The purpose of this project is to use the Ames Housing Dataset to preform predictive analysis on the sales price of homes. The dataset can be found at https://www.kaggle.com/datasets/prevek18/ames-housing-dataset. This dataset contains a number of attributes for homes such as square footage, overall quality as rated by real estate agents, and others that were sold in Ames, Iowa in the early 2000s. This dataset contains the final price the home was sold at, allowing for pricing predictions

To begin, we need to know the scope of the data we are working with. Luckily, a column definitions document can be found at https://jse.amstat.org/v19n3/decock/DataDocumentation.txt. Using this documentation, we can see that there are 2930 total observations within the dataset, along with 82 total features. Before we can start predictive analysis, it is clear that dimensionality reduction is required to reduce the chances of over-fitting. There are number of routes that could be taken to reduce the number of features, but it is often best to start with the simplest. We will naively select top_top_columns based on their correlation to the dependent variable, the sales price.

In [130]:
import matplotlib.pyplot as plt

import seaborn as sn
import matplotlib.pyplot as plt

In [131]:
import pandas as pd

df = pd.read_csv("AmesHousing.csv")

In [178]:
from math import ceil
from sklearn import preprocessing
import plotly.express as px

# Converts non-numeric columns into categorical numerics so correlation can be determined
binned_df = df.apply(preprocessing.LabelEncoder().fit_transform)

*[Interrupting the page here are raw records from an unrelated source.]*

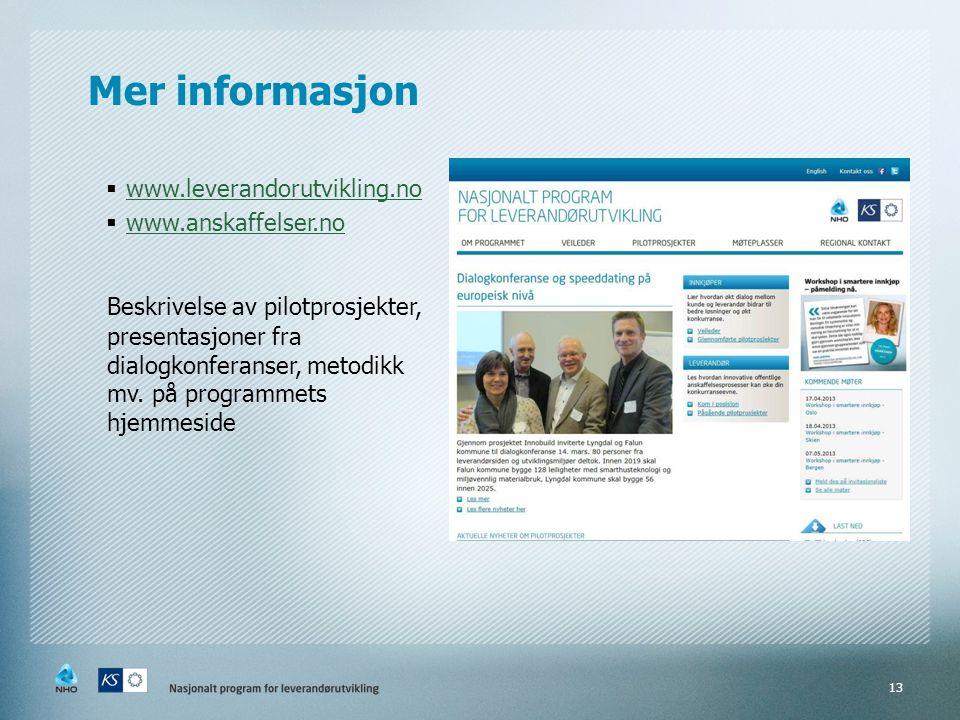 Mer informasjon www.leverandorutvikling.no. www.anskaffelser.no.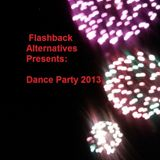 Flashback Alternatives - New Year's Eve Dance Party 2013 - DJ Ed Set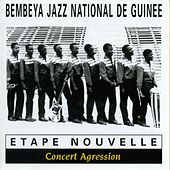 Play & Download Etape nouvelle : Concert agression (Live au Stade Modibo Keita à Bamako) by Bembeya Jazz National | Napster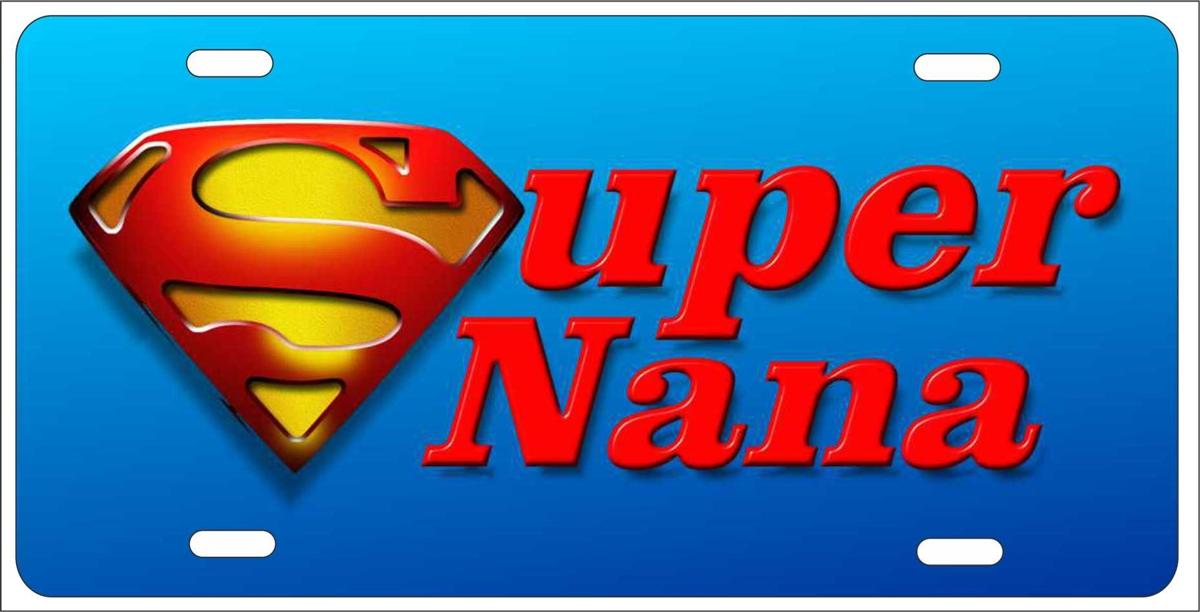 Super Nana Personalized Novelty Front License Plate Decorative Aluminum Car Tag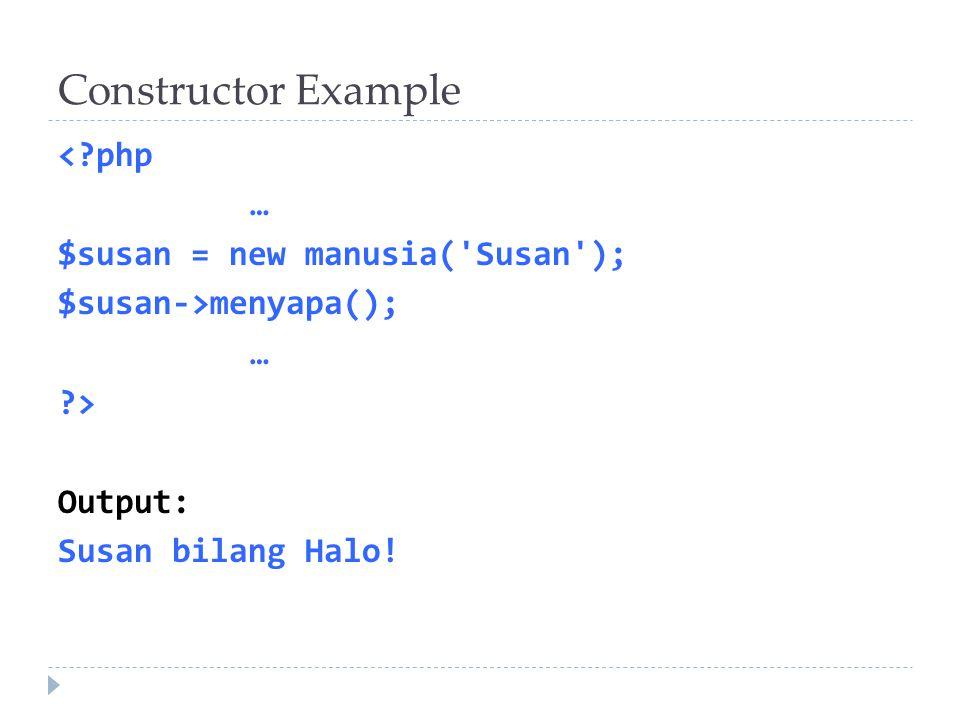 Constructor Example < php … $susan = new manusia( Susan ); $susan->menyapa(); > Output: Susan bilang Halo.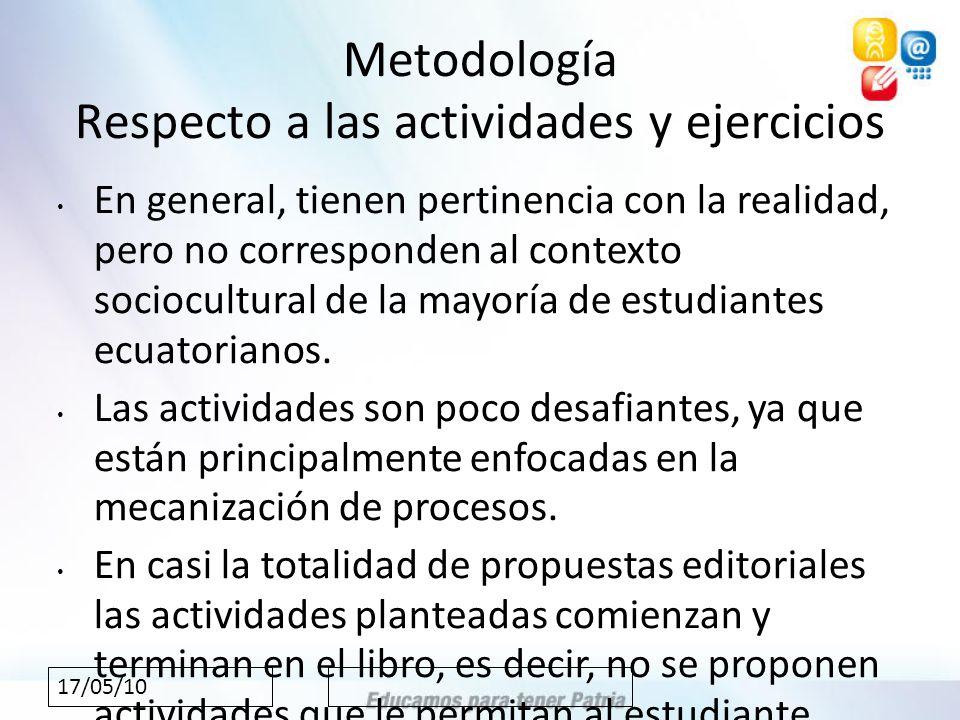 17/05/10 Metodología Respecto a las actividades y ejercicios En general, tienen pertinencia con la realidad, pero no corresponden al contexto sociocultural de la mayoría de estudiantes ecuatorianos.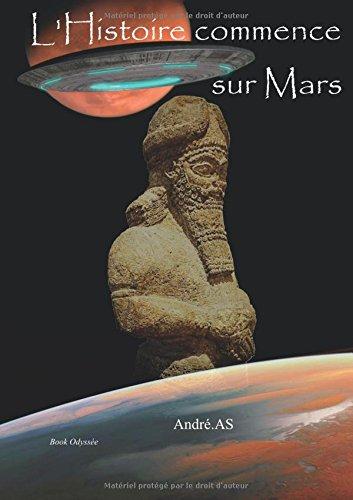 L'Histoire commence sur Mars par André As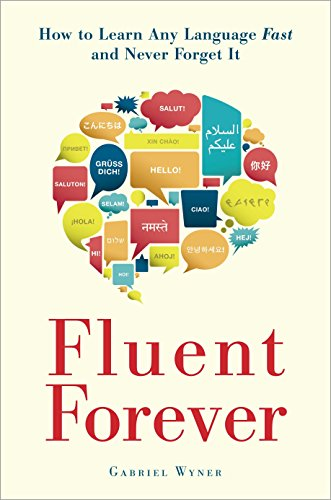 Fluent Forever: How to Learn Any Language Fast and Never Forget It von Random House LCC US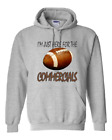 Gildan Pullover hoodie sweatshirt Football Game Just Here For the Commercials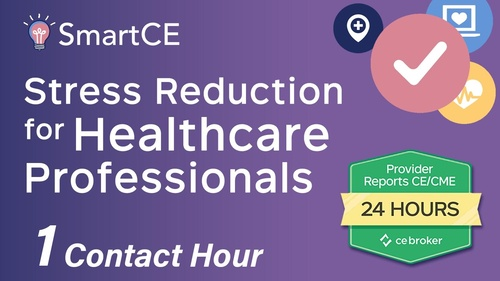Stress Reduction for the Healthcare Professional - 1 Contact Hour/20-684865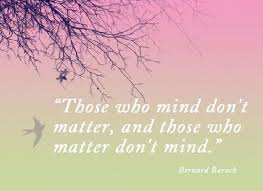 Image result for those who mind don't matter quote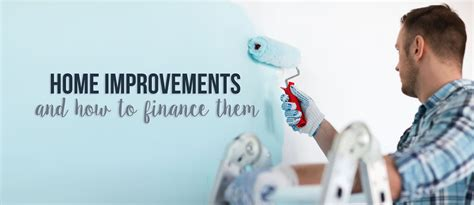 home improvements and how to finance them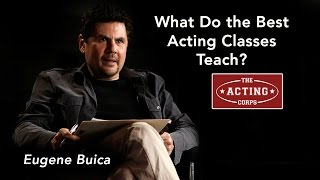 What Do the Best Acting Classes Teach?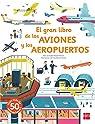 El gran libro de los aviones y los aeropuertos par Baumann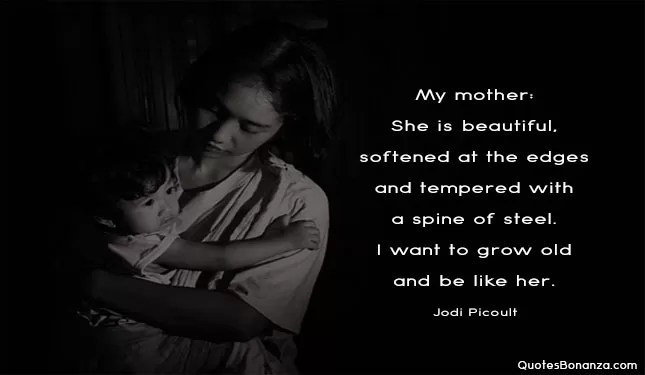 My mother; She is beautiful, softened at the edges and tempered with a spine of steel. I want to grow old be like her.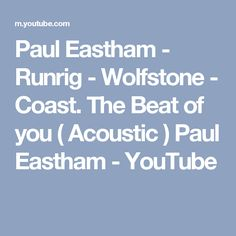 Paul Eastham - Runrig - Wolfstone - Coast. The Beat of you ( Acoustic ) Paul Eastham - YouTube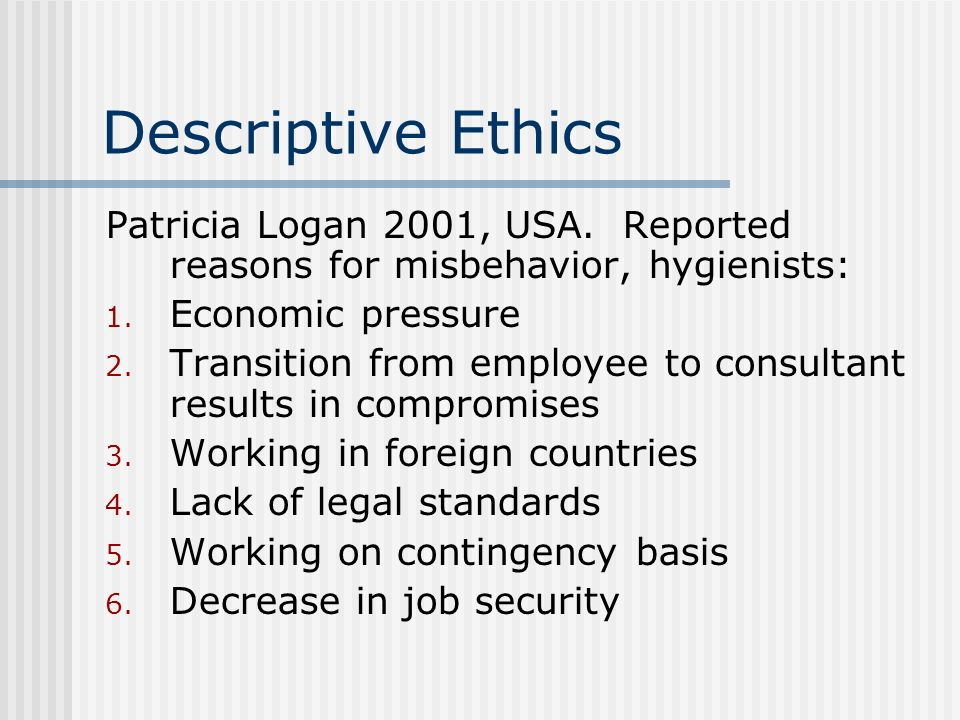 Descriptive Ethics Patricia Logan 2001, USA. Reported reasons for misbehavior, hygienists: Economic pressure.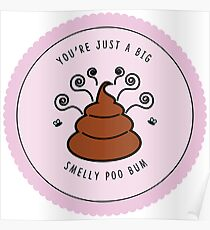 You're just a big smelly poo bum  Poster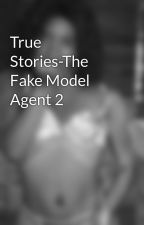 True Stories-The Fake Model Agent 2 by CandiceKameishaHoade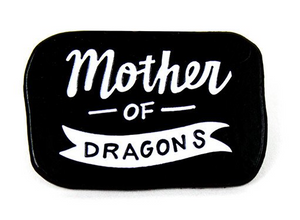 Band of Weirdos Enamel Pin - Mother of Dragons Pin - Ottawa, Canada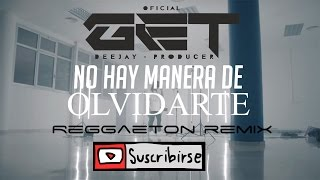 DCS - No Hay Manera De Olvidarte [Prod. Dj Get Reggaeton Remix 2017]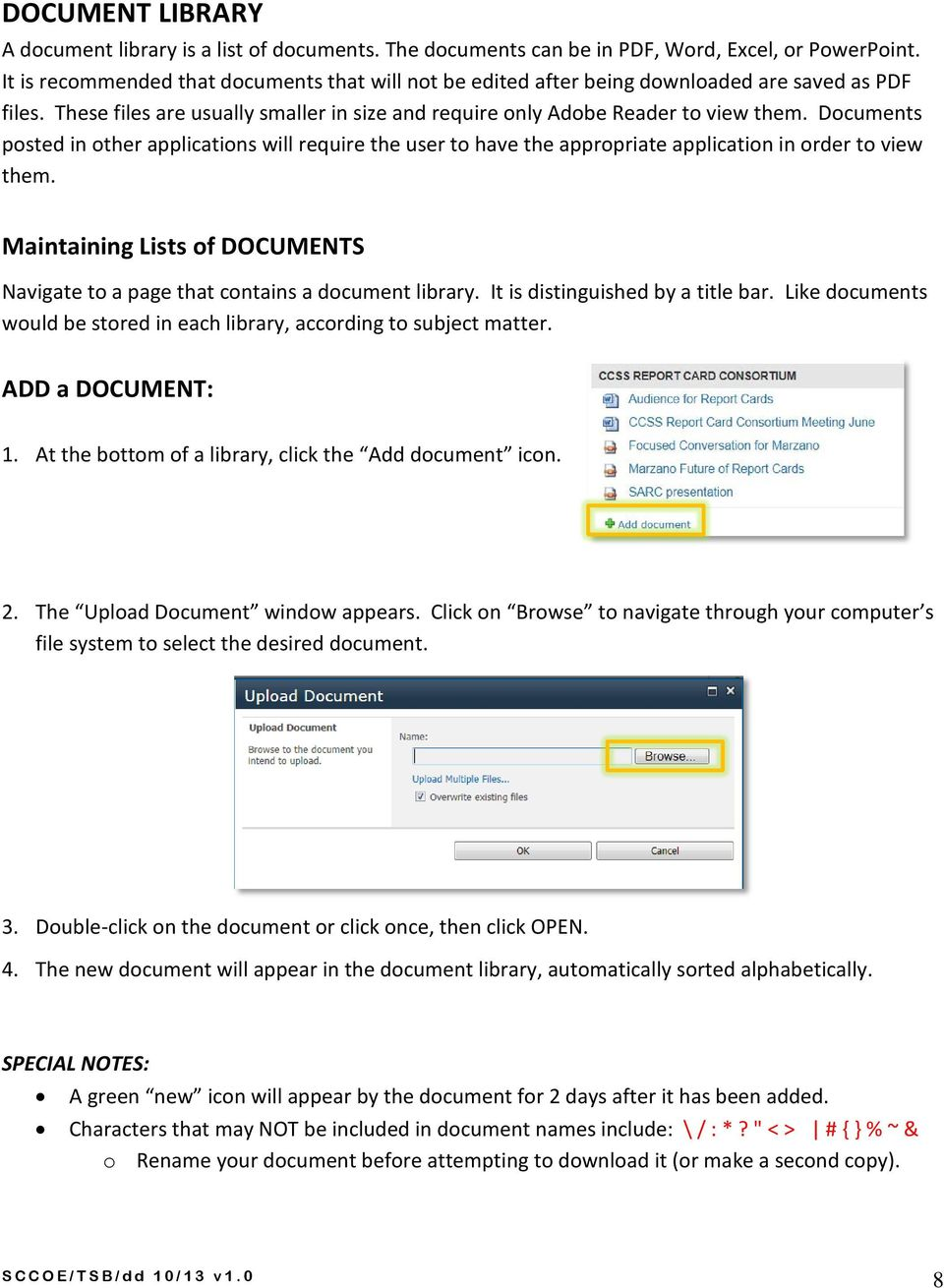 Documents posted in other applications will require the user to have the appropriate application in order to view them.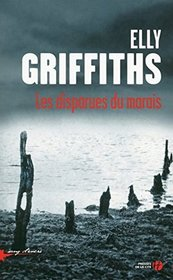 Les disparues du marais (The Crossing Places) (Ruth Galloway, Bk 1) (French Edition)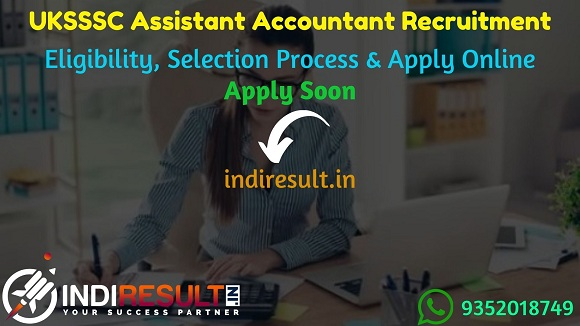 UKSSSC Assistant Accountant Recruitment 2021 - Apply UKSSSC 541 Assistant Accountant Vacancy, Notification, Eligibility Criteria, Age Limit,Salary,Last Date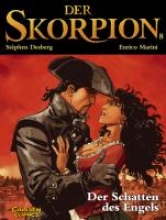 Desberg, Stéphen Der Skorpion 08: Der Schatten des Engels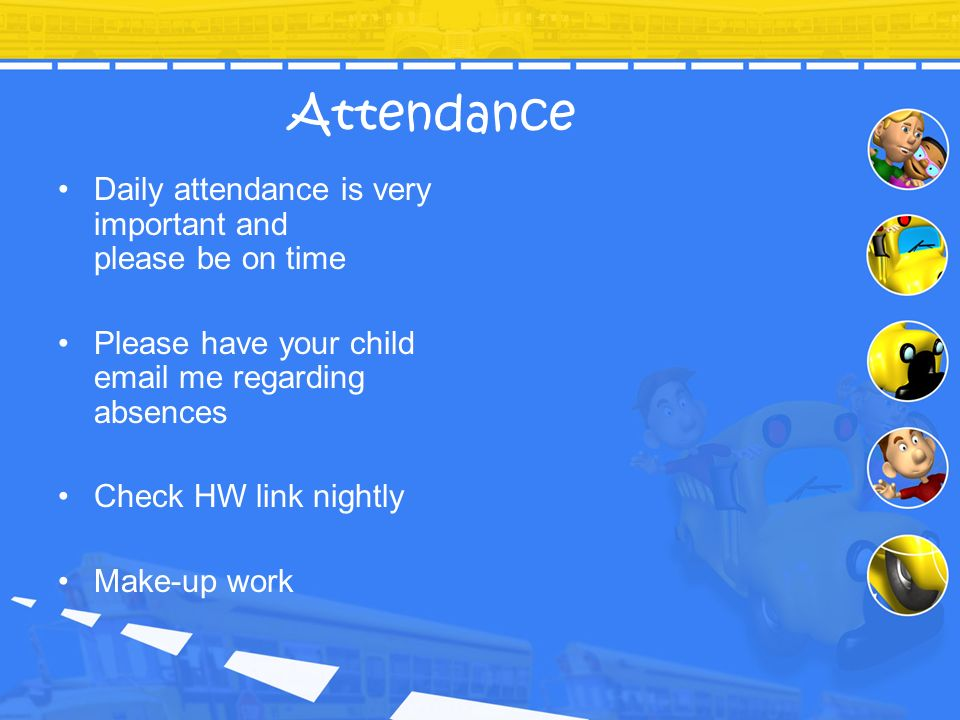 Attendance Daily attendance is very important and please be on time Please have your child email me regarding absences Check HW link nightly Make-up w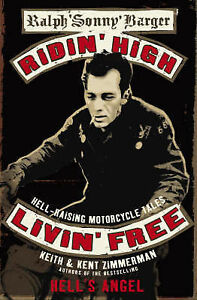 Ridin' High, Livin' Free: Hell-raising Motorcycle Stor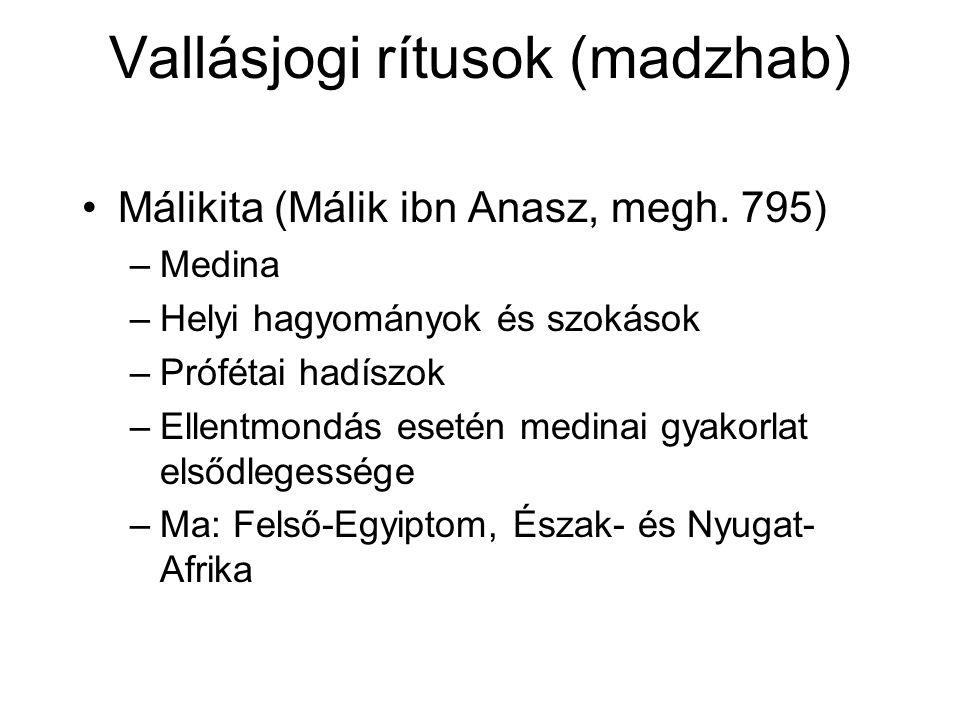 Vallásjogi rítusok (madzhab) Málikita (Málik ibn Anasz, megh. 795) –Medina –Helyi hagyományok és szokások –Prófétai hadíszok –Ellentmondás esetén medi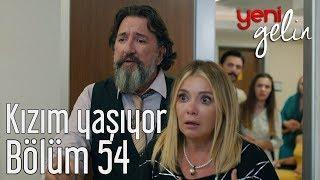 Download Yeni Gelin 54. Bölüm - Kızım Yaşıyor Video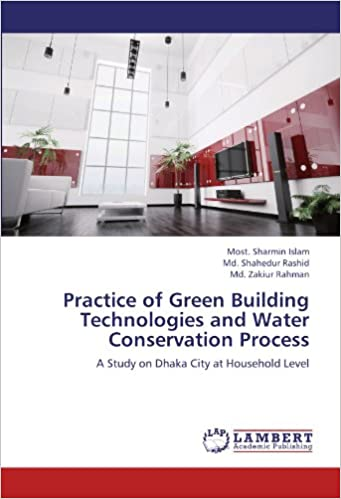 Book Practice of Green Building Technologies and Water Conservation Process: A Study on Dhaka City at Household Level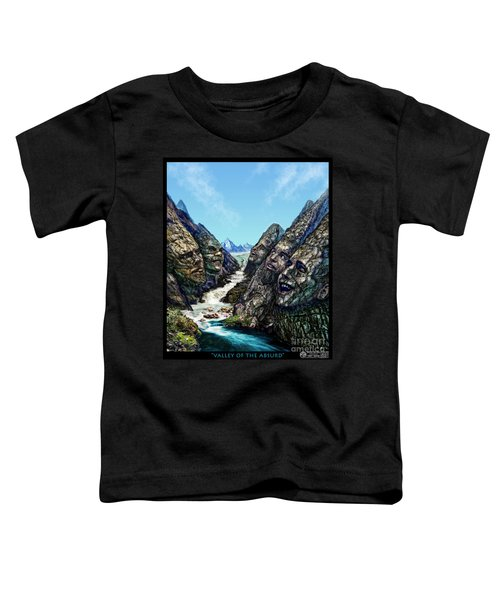 Valley Of The Absurd Toddler T-Shirt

# Creates a correlation matrix
top_columns = binned_df.corr('pearson').abs()

# Sorts the correlations based on their correlation to the sales price
top_columns = top_columns.sort_values('SalePrice', ascending=False)

# Captures the 20%, or 16, highest correlated columns, then stores the names of those columns as a list
top_columns = top_columns.head(ceil(len(df.columns) * .2))
top_columns = top_columns.index.tolist()

# Creates the heatmap to display the correlation
fig = px.imshow(df[top_columns].corr('pearson'), text_auto=True, aspect="auto")
fig.show()

Here we can see some of the more impactful features of the dataset. I chose to use a person correlation because our dataset contains several continuous variables, including the dependent, sales price. However, not every column combination meets this requirement, but person still proves to be a decent choice for determining correlation.

If we observe the far left column, we can see the correlation between our top 20% columns and the sales price. Our best preforming column is "Overall Qual", which is a 1 to 10 ranking of the overall quality of the home. This makes sense logically as the quality of the home would obviously have a large impact on the price of a home. The next three columns all refer to the size of the garage, all of which have a positive correlation, implying that prospective home buyers prefer larger homes over smaller. The remaining attributes also show positive correlations, focusing on overall home size and amenities such as fireplaces and time since last remodel/addition.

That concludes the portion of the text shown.